▶ [TO BE DONE] Edit every item below by replacing "person walking away" with "pedestrian walking away", leaving everything else unchanged, and write out the edited items without the pictures.

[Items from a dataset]

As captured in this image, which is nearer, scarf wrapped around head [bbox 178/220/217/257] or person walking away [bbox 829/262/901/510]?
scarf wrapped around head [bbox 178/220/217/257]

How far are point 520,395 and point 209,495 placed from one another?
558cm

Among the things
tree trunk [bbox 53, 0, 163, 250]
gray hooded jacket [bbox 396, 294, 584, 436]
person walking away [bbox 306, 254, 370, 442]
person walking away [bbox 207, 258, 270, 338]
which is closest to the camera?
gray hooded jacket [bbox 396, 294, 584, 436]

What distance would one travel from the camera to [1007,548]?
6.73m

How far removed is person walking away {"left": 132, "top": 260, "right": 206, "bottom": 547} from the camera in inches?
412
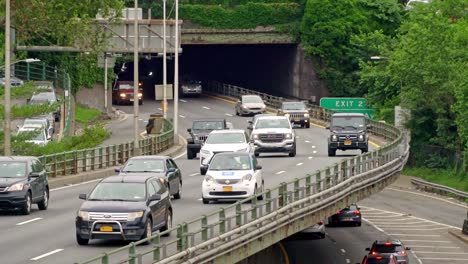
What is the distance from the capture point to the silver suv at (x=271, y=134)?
198 ft

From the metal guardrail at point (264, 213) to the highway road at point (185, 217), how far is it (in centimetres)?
181

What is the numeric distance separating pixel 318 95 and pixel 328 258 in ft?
187

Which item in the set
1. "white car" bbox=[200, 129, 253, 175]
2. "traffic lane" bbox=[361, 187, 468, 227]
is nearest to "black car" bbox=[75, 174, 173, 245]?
"white car" bbox=[200, 129, 253, 175]

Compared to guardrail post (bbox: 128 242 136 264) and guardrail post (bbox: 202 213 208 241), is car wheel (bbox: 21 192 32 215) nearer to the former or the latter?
guardrail post (bbox: 202 213 208 241)

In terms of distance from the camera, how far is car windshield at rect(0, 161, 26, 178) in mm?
36656

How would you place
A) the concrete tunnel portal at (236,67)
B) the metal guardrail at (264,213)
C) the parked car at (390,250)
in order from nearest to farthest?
the metal guardrail at (264,213)
the parked car at (390,250)
the concrete tunnel portal at (236,67)

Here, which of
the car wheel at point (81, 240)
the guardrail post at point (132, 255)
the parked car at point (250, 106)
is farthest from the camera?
the parked car at point (250, 106)

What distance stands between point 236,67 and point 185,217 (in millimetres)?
88656

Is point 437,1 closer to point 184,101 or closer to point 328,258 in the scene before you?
point 184,101

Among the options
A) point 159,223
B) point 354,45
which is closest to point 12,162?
point 159,223

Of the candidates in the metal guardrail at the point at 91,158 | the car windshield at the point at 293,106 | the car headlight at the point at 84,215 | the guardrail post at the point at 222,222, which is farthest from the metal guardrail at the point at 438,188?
the car headlight at the point at 84,215

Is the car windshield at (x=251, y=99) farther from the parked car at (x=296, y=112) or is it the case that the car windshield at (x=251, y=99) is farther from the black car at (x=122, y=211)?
the black car at (x=122, y=211)

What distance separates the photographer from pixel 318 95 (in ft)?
380

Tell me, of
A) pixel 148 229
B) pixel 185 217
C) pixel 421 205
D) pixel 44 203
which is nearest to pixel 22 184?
pixel 44 203
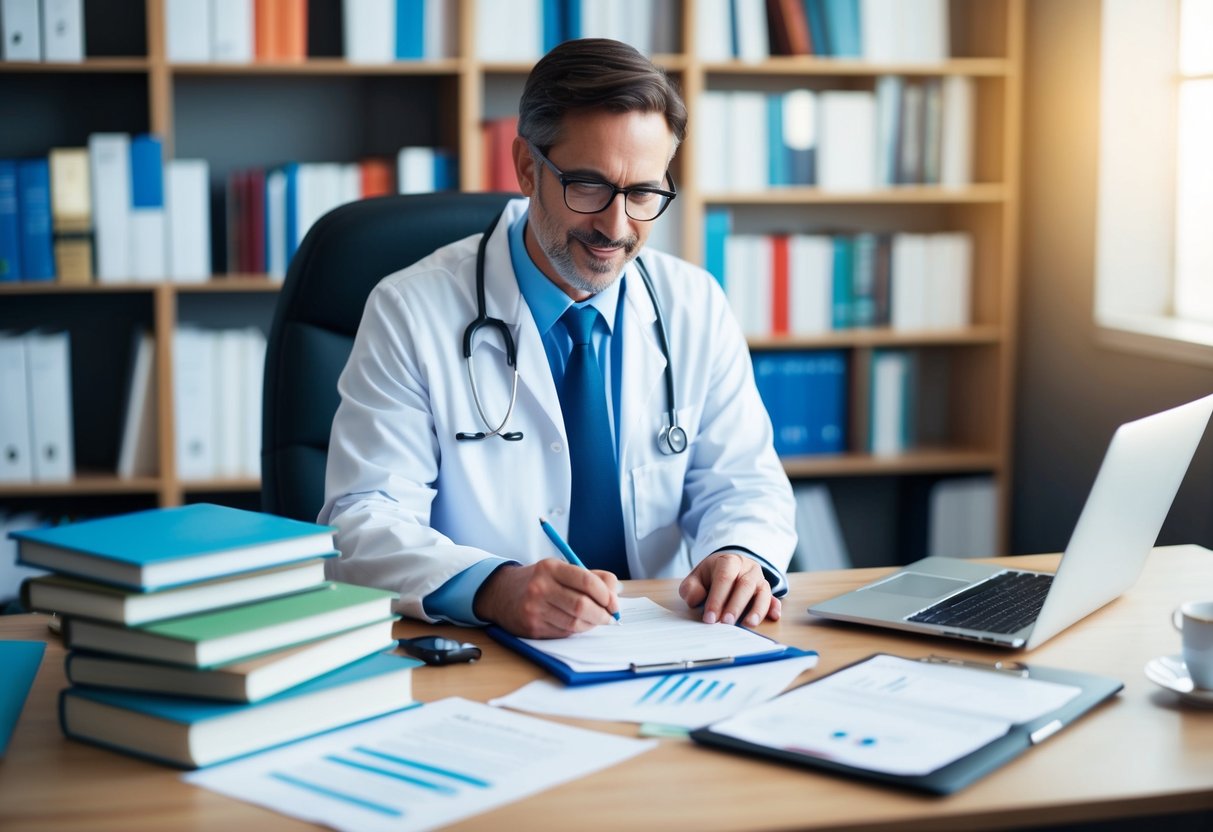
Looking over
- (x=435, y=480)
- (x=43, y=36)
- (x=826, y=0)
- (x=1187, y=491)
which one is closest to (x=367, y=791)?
(x=435, y=480)

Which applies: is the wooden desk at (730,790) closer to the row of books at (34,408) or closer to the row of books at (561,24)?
the row of books at (34,408)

▶ [COMPLETE OUTPUT]
As captured in this image, which is nearer, scarf wrapped around head [bbox 178/220/217/257] or pedestrian walking away [bbox 829/262/901/510]?
scarf wrapped around head [bbox 178/220/217/257]

How far are point 520,395 and point 209,495 placed from one another?
558cm

Among the things
tree trunk [bbox 53, 0, 163, 250]
gray hooded jacket [bbox 396, 294, 584, 436]
pedestrian walking away [bbox 306, 254, 370, 442]
pedestrian walking away [bbox 207, 258, 270, 338]
which is closest to the camera?
gray hooded jacket [bbox 396, 294, 584, 436]

What distance would one travel from the camera to [1007,548]?
6.73m

How far removed is pedestrian walking away {"left": 132, "top": 260, "right": 206, "bottom": 547} from the camera in inches?
412
What is the distance from the capture point to the silver suv at (x=271, y=134)?
198 ft

From the metal guardrail at point (264, 213) to the highway road at point (185, 217), how far is it (in centimetres)?
181

What is the numeric distance separating pixel 318 95 and pixel 328 258 in ft?
187

Which item in the set
1. "white car" bbox=[200, 129, 253, 175]
2. "traffic lane" bbox=[361, 187, 468, 227]
is nearest to "black car" bbox=[75, 174, 173, 245]?
"white car" bbox=[200, 129, 253, 175]

Compared to guardrail post (bbox: 128 242 136 264) and guardrail post (bbox: 202 213 208 241), is car wheel (bbox: 21 192 32 215) nearer to the former or the latter?
guardrail post (bbox: 202 213 208 241)

In terms of distance from the camera, how far is car windshield at rect(0, 161, 26, 178) in mm?
36656

How would you place
A) the concrete tunnel portal at (236,67)
B) the metal guardrail at (264,213)
C) the parked car at (390,250)
in order from nearest to farthest?
the metal guardrail at (264,213)
the parked car at (390,250)
the concrete tunnel portal at (236,67)

Here, which of
the car wheel at point (81, 240)
the guardrail post at point (132, 255)
the parked car at point (250, 106)
is farthest from the camera?
the parked car at point (250, 106)

What distance stands between point 236,67 and point 185,217 (in millimetres)?
88656

Is point 437,1 closer to point 184,101 or closer to point 328,258 in the scene before you?
point 184,101

Among the options
A) point 159,223
B) point 354,45
which is closest to point 12,162?
point 159,223

Of the candidates in the metal guardrail at the point at 91,158 | the car windshield at the point at 293,106 | the car headlight at the point at 84,215 | the guardrail post at the point at 222,222, which is farthest from the metal guardrail at the point at 438,188?
the car headlight at the point at 84,215

Is the car windshield at (x=251, y=99) farther from the parked car at (x=296, y=112) or is it the case that the car windshield at (x=251, y=99) is farther from the black car at (x=122, y=211)?
the black car at (x=122, y=211)

What distance separates the photographer from pixel 318 95 (in ft)?
380

Tell me, of
A) pixel 148 229
B) pixel 185 217
C) pixel 421 205
D) pixel 44 203
which is nearest to pixel 22 184?
pixel 44 203
Looking over
- (x=435, y=480)
- (x=43, y=36)
- (x=826, y=0)
- (x=1187, y=491)
which one is closest to (x=367, y=791)?
(x=435, y=480)

Which applies: is the wooden desk at (730,790) closer to the row of books at (34,408) or closer to the row of books at (561,24)?
the row of books at (34,408)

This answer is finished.